Aqueles que são contra o aborto reclamam o direito à vida. O nascituro não "pediu" para vir ao mundo, não é diretamente culpado nem pode pagar com a vida pelas inconseqüências de seus genitores, ou pela fatalidade de um estupro. Há ainda toda uma discussão em relação a quando a vida tem seu início. Há os que defendem certo número de semanas de gestação para que haja vida. Outros dizem que a vida existe desde a concepção.
E o debate é interminável. Também sabemos que o aborto em nosso país é considerado crime. E está tipificado em nosso Código Penal na parte dos crimes contra a vida. Inclusive tal crime é levado a júri popular. Legalizar o aborto pode torná-lo juridicamente lícito, mas será tal procedimento ético? Será que no foro íntimo de cada mulher que aborta haverá uma justificativa que não seja puramente jurídica? Como lidar com a consciência e saber se o que fizemos é certo ou errado? Ou seja, como decidir se posso ou não fazer um aborto e quais as implicações éticas em relação a ele.
Muitos autores confundem ética com moral. Diria que confundir ética com moral é algo um tanto tosco. A ética e a moral não se confundem, a primeira engloba a segunda, a segunda é apenas um dos aspectos da primeira. Etimologicamente ética vem do grego Ethos. Ethos é o gênero de duas espécies: Êthos e Éthos.
Êthos significa a morada do ser, o jeito de ser, o modo de ser no mundo, a individualidade do ser humano.
Éthos significa usos e costumes, modos de agir conforme o tempo e a cultura, a moral estabelecida em função do contexto histórico e da sociedade. Moral (mores) do latim.
Veja que a diferença entre os dois aspectos que formam o conjunto daquilo que se pode chamar de ética é bem sensível. Para que uma atitude seja considerada ética ela deve conter estes dois aspectos, ou seja, que seja aceita como valor assumido de uma sociedade e ao mesmo tempo respeite a individualidade do sujeito que se torna objeto de uma ação.
Tomado desta forma, um aborto pode ser legal e até moral, mas nunca será ético. A lei do país pode deixar de considerar o aborto como crime e até a sociedade pode considerá-lo aceitável, mas nunca ético. O fato de haver uma aceitação por parte da sociedade e de ser juridicamente possível somente torna o aborto aceitável do ponto de vista moral. No aspecto ético, a individualidade do nascituro é desrespeitada. A pena de morte infligida ao nascituro, independente da circunstância, ataca frontalmente a ética. Para clarear o leitor é possível fazer uma analogia que de certa forma nos é bem próxima.
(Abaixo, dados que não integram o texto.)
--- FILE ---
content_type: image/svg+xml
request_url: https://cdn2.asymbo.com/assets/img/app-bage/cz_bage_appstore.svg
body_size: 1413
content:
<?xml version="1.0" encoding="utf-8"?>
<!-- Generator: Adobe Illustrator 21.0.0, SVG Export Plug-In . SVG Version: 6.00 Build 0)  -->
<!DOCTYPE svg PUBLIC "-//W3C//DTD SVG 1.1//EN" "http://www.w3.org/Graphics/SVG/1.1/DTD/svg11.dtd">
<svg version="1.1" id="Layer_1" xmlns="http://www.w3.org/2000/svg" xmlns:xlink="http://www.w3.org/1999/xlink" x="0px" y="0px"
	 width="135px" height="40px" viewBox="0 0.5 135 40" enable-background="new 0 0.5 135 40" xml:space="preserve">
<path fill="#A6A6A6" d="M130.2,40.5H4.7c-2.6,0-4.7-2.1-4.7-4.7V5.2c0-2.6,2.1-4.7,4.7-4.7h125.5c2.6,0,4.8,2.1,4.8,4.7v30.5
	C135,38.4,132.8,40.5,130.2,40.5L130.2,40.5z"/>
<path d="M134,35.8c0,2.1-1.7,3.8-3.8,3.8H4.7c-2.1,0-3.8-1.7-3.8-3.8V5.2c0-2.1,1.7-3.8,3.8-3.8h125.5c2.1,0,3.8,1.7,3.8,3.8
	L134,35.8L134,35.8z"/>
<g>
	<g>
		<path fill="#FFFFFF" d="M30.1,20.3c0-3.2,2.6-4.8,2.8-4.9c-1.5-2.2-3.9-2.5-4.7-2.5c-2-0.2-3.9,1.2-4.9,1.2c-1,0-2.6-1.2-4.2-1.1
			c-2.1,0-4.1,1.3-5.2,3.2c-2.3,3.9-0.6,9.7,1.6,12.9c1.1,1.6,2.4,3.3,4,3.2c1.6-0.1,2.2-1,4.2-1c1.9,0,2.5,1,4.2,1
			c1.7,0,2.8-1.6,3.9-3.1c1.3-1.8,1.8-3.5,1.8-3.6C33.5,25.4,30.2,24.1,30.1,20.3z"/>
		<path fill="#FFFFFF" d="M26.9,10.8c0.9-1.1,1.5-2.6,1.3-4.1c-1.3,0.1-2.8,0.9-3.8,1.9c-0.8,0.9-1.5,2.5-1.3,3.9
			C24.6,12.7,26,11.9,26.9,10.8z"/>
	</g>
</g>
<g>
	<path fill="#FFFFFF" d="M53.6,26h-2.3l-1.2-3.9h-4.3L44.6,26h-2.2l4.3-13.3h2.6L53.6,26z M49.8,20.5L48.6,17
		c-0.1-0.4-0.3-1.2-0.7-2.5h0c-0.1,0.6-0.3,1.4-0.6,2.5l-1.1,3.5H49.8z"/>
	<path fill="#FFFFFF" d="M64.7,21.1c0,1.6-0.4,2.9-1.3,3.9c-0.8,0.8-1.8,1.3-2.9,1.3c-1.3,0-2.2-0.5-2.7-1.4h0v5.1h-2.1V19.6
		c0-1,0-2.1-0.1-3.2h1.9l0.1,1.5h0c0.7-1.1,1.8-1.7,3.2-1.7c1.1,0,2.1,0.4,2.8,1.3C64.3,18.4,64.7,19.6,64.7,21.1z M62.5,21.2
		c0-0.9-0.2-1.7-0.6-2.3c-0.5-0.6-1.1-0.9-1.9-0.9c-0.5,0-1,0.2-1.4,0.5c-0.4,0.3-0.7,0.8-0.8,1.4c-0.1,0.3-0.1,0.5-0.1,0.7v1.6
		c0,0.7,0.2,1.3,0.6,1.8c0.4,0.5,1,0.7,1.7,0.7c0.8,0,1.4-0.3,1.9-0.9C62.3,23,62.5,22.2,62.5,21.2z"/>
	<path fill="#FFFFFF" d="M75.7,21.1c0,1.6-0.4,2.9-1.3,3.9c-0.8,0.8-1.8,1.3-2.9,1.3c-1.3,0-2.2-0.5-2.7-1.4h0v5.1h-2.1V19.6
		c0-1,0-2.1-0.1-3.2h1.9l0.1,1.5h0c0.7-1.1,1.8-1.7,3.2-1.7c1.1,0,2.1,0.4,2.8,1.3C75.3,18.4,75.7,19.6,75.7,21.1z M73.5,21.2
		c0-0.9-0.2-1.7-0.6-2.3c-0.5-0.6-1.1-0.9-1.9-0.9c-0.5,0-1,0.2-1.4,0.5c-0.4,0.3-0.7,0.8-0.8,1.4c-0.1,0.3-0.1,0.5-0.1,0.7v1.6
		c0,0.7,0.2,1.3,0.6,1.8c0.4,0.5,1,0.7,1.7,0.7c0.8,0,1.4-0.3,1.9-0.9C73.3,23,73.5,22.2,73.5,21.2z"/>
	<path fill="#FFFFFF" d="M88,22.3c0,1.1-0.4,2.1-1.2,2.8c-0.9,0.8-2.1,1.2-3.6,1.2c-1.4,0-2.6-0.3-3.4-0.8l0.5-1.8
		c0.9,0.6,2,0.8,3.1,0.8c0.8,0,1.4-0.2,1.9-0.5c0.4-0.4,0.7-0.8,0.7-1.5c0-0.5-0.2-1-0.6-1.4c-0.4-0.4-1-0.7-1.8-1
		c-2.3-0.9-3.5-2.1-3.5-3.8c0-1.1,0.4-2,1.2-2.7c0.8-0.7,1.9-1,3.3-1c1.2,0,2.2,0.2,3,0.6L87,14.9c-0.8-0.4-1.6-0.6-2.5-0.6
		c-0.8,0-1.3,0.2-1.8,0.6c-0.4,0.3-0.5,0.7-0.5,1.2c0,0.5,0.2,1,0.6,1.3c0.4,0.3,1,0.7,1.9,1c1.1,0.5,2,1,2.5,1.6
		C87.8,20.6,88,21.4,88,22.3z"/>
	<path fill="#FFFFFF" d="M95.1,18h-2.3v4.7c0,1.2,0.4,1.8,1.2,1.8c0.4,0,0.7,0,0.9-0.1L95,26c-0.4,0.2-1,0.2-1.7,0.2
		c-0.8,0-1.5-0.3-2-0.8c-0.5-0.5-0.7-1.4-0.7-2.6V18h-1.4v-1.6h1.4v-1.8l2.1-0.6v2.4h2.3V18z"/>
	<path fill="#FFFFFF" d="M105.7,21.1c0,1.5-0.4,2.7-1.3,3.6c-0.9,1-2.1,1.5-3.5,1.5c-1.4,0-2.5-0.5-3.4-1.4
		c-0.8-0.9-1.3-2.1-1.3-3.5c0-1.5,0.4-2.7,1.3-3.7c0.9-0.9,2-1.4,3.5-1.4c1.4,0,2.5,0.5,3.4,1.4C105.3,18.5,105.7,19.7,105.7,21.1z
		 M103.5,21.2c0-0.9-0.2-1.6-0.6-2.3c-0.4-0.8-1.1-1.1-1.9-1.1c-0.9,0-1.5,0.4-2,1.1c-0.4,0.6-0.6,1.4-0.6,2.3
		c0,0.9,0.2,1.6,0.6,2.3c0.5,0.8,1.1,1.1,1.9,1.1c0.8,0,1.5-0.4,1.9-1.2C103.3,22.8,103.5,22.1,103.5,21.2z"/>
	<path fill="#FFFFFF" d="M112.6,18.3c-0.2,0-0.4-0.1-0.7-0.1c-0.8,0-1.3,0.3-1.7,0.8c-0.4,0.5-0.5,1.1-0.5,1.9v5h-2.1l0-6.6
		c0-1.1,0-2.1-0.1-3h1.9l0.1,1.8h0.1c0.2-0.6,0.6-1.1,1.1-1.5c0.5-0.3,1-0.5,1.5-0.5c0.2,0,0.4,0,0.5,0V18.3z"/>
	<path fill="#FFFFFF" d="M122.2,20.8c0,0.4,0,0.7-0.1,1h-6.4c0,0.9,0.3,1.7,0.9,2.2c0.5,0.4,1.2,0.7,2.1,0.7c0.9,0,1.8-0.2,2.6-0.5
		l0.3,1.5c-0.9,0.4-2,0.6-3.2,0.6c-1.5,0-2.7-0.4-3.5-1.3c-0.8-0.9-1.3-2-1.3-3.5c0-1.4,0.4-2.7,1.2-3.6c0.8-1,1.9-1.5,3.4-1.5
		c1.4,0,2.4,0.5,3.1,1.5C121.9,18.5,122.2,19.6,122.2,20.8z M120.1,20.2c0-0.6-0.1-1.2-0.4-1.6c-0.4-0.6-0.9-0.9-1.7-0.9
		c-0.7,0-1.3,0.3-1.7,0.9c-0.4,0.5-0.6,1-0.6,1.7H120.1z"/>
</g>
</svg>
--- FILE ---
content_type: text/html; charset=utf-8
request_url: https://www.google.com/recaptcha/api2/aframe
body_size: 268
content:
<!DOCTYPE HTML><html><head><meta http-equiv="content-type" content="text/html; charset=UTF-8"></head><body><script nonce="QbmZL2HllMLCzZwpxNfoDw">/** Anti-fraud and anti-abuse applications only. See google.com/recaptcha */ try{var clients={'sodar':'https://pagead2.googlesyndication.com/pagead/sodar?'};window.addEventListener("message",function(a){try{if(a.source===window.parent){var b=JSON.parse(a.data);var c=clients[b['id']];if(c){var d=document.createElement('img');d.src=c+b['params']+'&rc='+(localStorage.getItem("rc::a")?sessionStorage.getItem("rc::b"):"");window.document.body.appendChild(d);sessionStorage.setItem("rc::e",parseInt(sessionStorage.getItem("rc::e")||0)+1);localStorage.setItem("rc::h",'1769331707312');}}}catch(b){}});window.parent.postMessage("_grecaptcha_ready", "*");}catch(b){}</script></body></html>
A escravidão no Brasil até o século XIX era legal. A moral vigente também não via nem um mal em se ter escravos. Pelo contrário, possuir escravos era sinal de status, era uma marca de alguém bem sucedido na vida. O sistema legal e a moral vigente diziam sim à escravidão. Mas e o indivíduo escravizado; qual era o seu sentimento em relação à sua condição? Sua individualidade era respeitada? A escravidão, portanto, era moral e legal, mas antiética. O mesmo se aplica à questão do aborto. O sentimento que motivou os abolicionistas a lutarem pelo fim da escravidão foi esta incongruência entre a moral e a ética daquele tempo.
Podemos pedir a legalização do aborto e este vir a ser legalizado, podemos mudar nossas concepções morais e entender o aborto como aceitável, mas este jamais será ético, jamais será imune de culpa aquele que pratica o aborto, pois por ser antiético este nunca será de fato um procedimento inteiramente bom.